The victim is a young painter who was a member of the Palette Group. Shirley Johnson was found stabbed to death in a car park after one of the group's meetings. Ironically, the car park adjoins and sits in full view of the police headquarters. There was a bit of a row during that meeting and rumors emerge that Shirley, though married, may have had few extracurricular activities going on with her fellow artists....beyond artwork.

At first it looks like Inspector Hansom has it all sewn up. Although there are surface points that make the case look interesting, it begins to shape up as your standard husband kills wife scenario. Then there is an angry scene at the group's art exhibit which includes a painting by the dead woman and suddenly the Northshire police decide they need to call in the Yard. Gently's boss is all set to send the young and coming Inspector Stephens to take on the case with Gently giving the young inspector a briefing on his old stomping grounds. Gently wangles his way into the investigation and he and Stephens are off to Northshire.

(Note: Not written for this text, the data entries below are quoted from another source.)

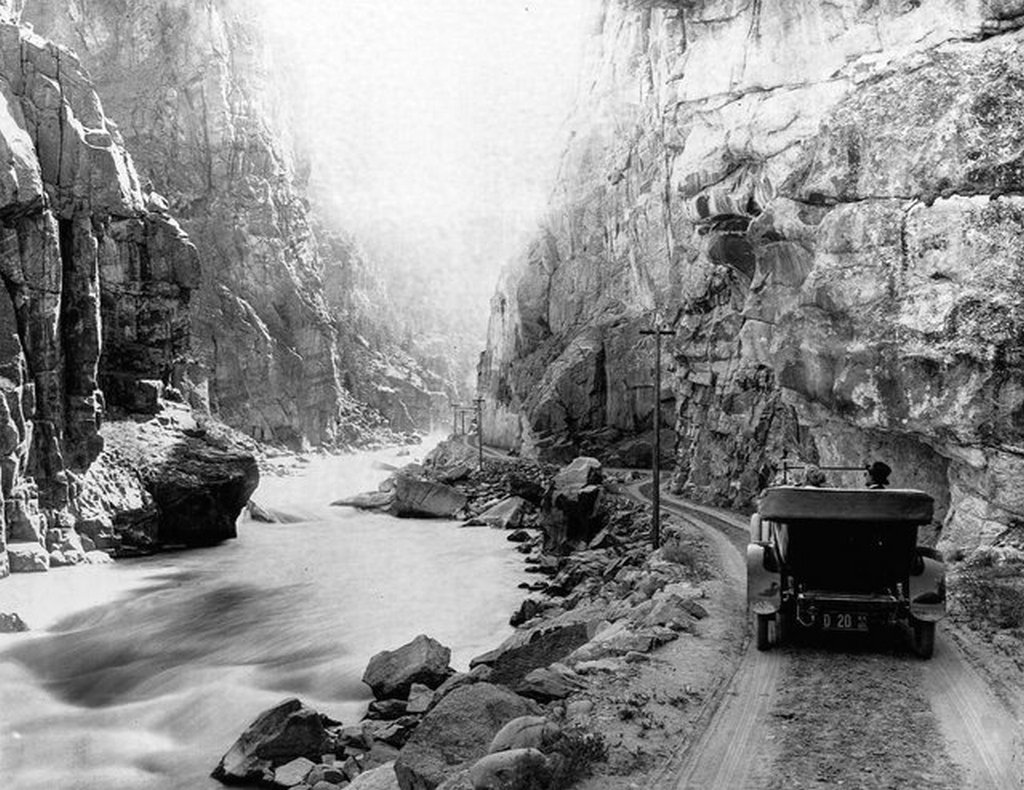 1899_tourists_drive_their_car_on_a_dirt_road_along_yellowstone_river.jpg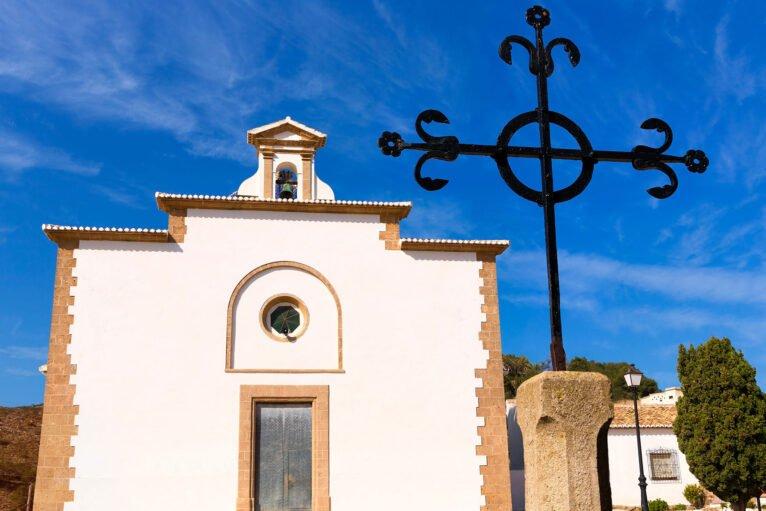 Cruz en la ermita del Calvario de Jávea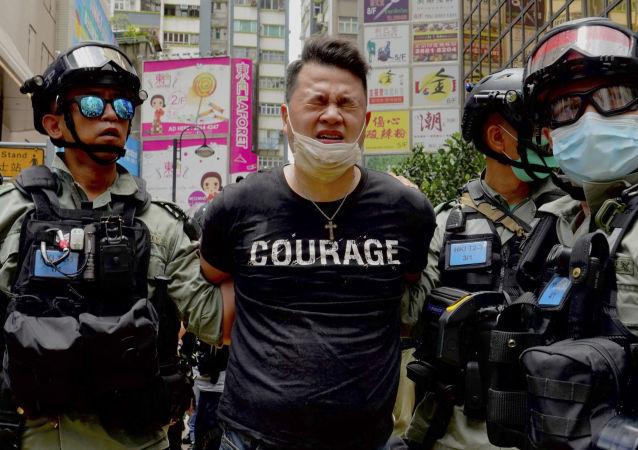 中國政府表示支持香港警方的行動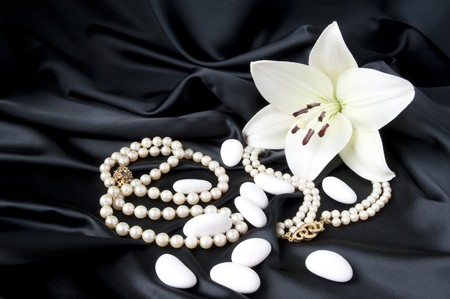 Jewelry and other precious stones on black background fabric Standard-Bild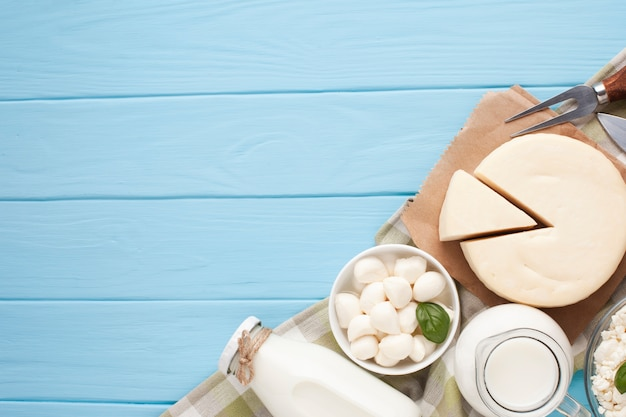 Copy space with dairy products on chopping board Free Photo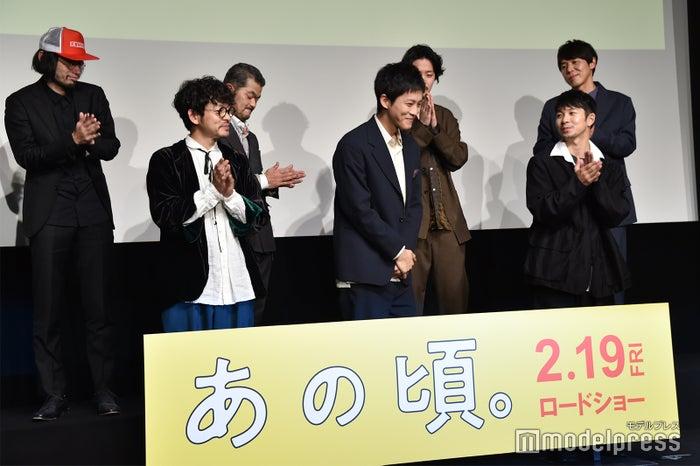 共演者たちからも結婚を祝福され、嬉しそうな松坂桃李(C)モデルプレス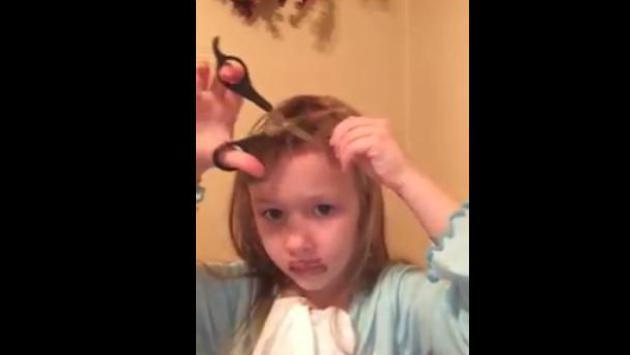 OMG!! Niña intenta hacer tutorial de belleza y los resultados fueron terribles [VIDEO]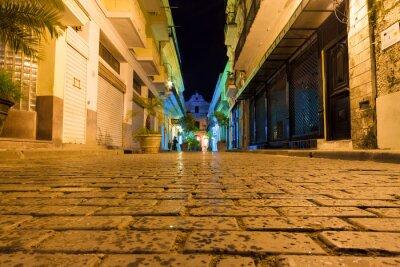 Plakat Wąska ulica w nocy w Starej Hawanie
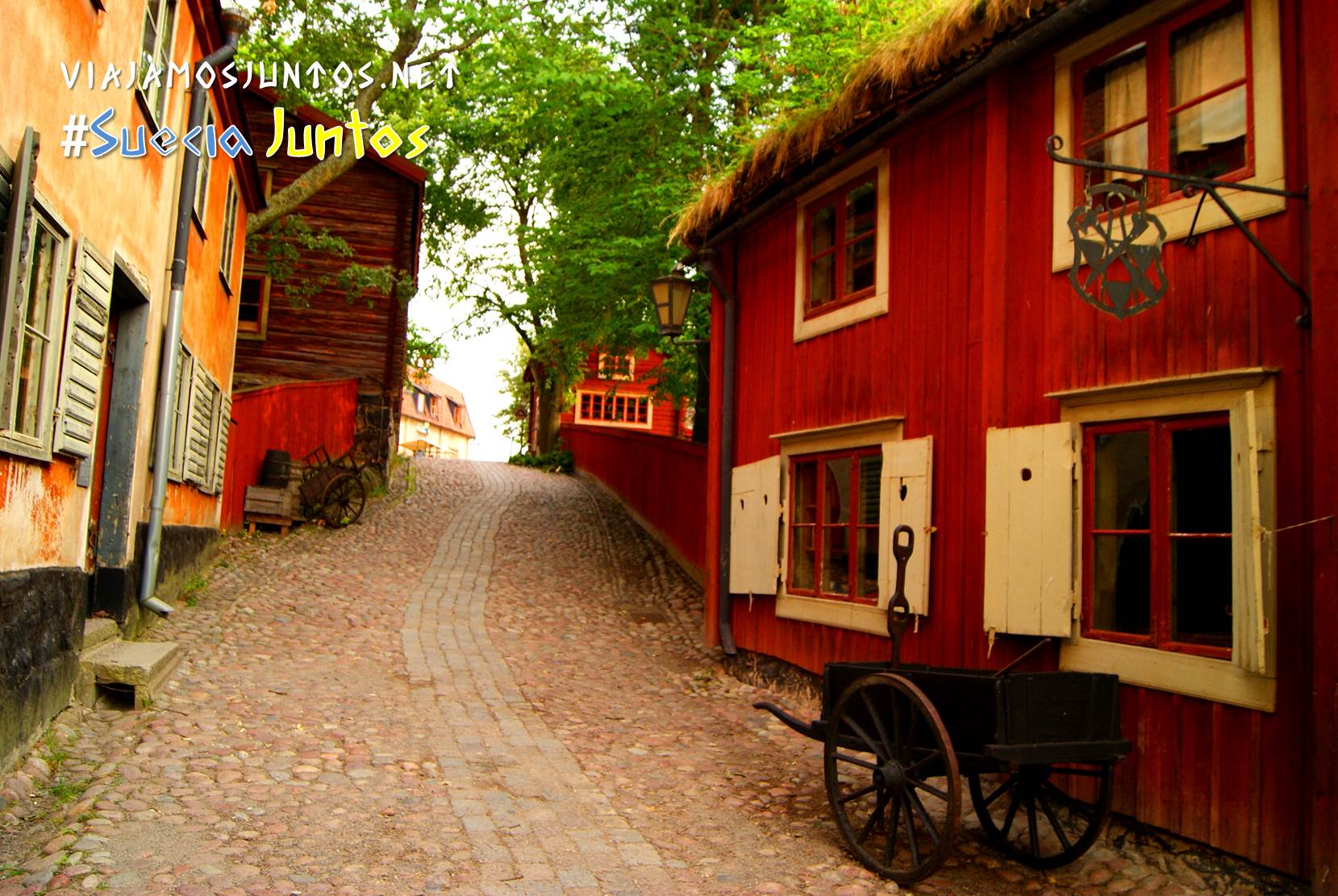 Calle con edificios rojos en Skansen, Estocolmo, Suecia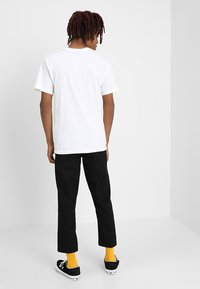 Obey Clothing - STRAGGLER FLOODED PANT - Tygbyxor - black - 2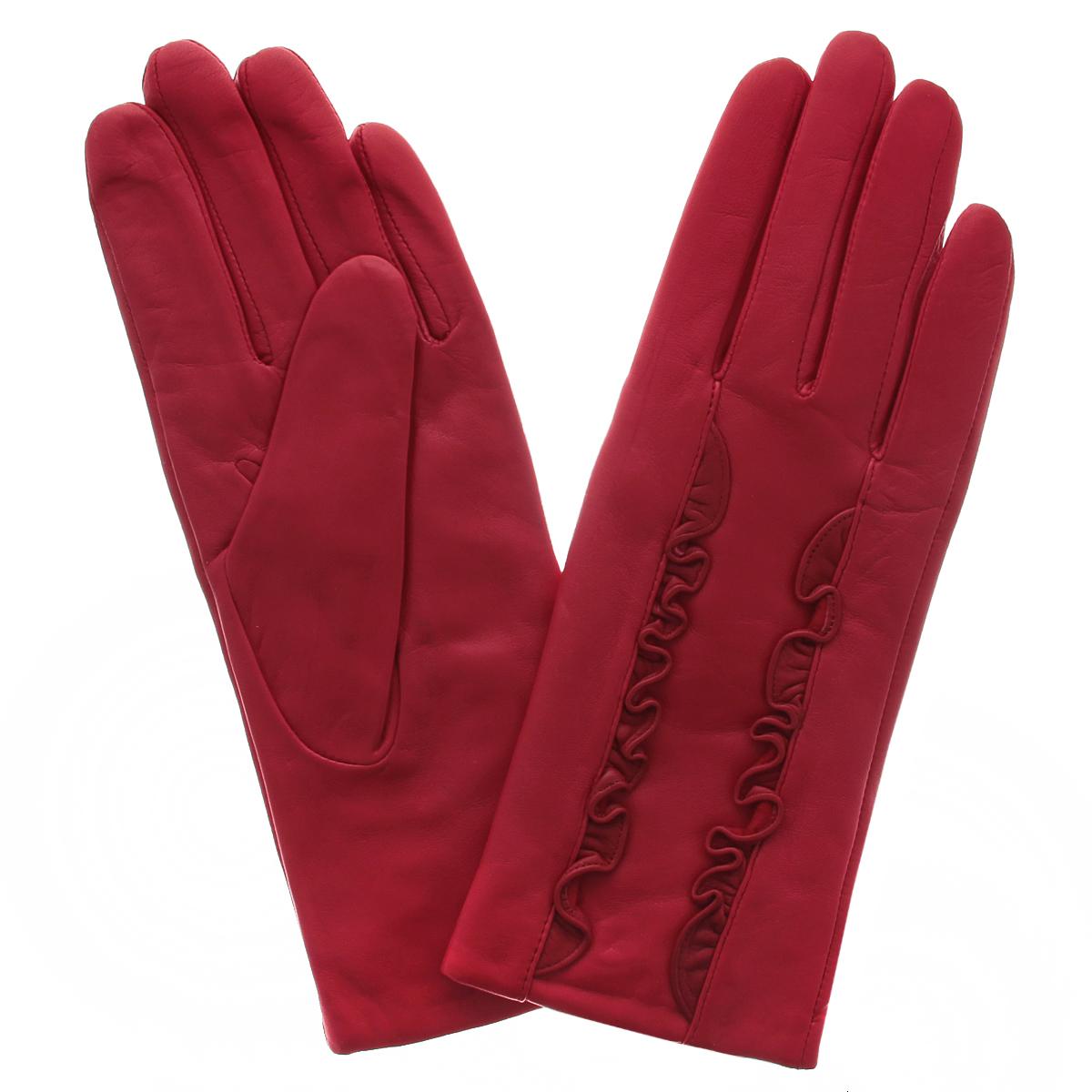 Перчатки женские. 9070/259070/25Стильные женские перчатки Flioraj заинтригуют любого мужчину и заставят завидовать любую женщину. Они не только защитят ваши руки от холода, но и станут великолепным украшением. Модель изготовлена из мягкой натуральной кожи с подкладкой из шерсти. На лицевой стороне изделие оформлено декоративными оборками. Перчатки являются неотъемлемой принадлежностью одежды, вместе с этим аксессуаром вы обретаете женственность и элегантность. Они станут завершающим и подчеркивающим элементом вашего неповторимого стиля и индивидуальности.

After working their way from Hansom's theory that Johnson did it (and like a dog with a meaty bone, he refuses to give that theory up for long) and then through all the artistic suspects on the list, they come full circle back to Johnson. It looks especially bad when the ex-RAF pilot gives the man assigned to tail him the slip and leads the police on a marry chase via car, taxi, and plane. But is Johnson running from justice or looking for evidence to prove his innocence? Gently has a few ideas on that score....and, like the rebel he's known to be, those ideas may not make either Hansom or Stephens happy.

For some reason that I can't quite pin down I keep coming back to the Gently novels by Alan Hunter. I keep him on my TBF list (To Be Found) and pick the novels up whenever I see them. It must be Gently himself--because I do like George Gently--and Hunter's way with characterization, because I can't say that any of the books I've read so far have had knock-out mysteries. This one is decent, but definitely not fair play (for reasons that I can't mention without spoiling). The very best part is Gently's interactions with one of the suspects and the book has a very exciting penultimate scene worthy of the best chase movies. Another quibble (beyond the non-fair-play) that keeps this from the higher ranks is the dialogue style. There are many instances where I felt that I was overhearing a coded conversation; that there was much being left unsaid that Gently apparently understood and if I only had the code book I would understand the apparent non sequiturs too. That was a bit annoying. I've a few more Gently mysteries on the TBR pile. I'll keep hoping for a masterpiece.  ★★ for a decent police procedural with good characters, fair mystery, and exciting wrap-up.

This fulfills the "Artist/Art  Equipment" Category on the Silver Vintage Scavenger Hunt card.

1 comment:

fredamans said...

I don't think this one is for me but am glad you enjoyed it.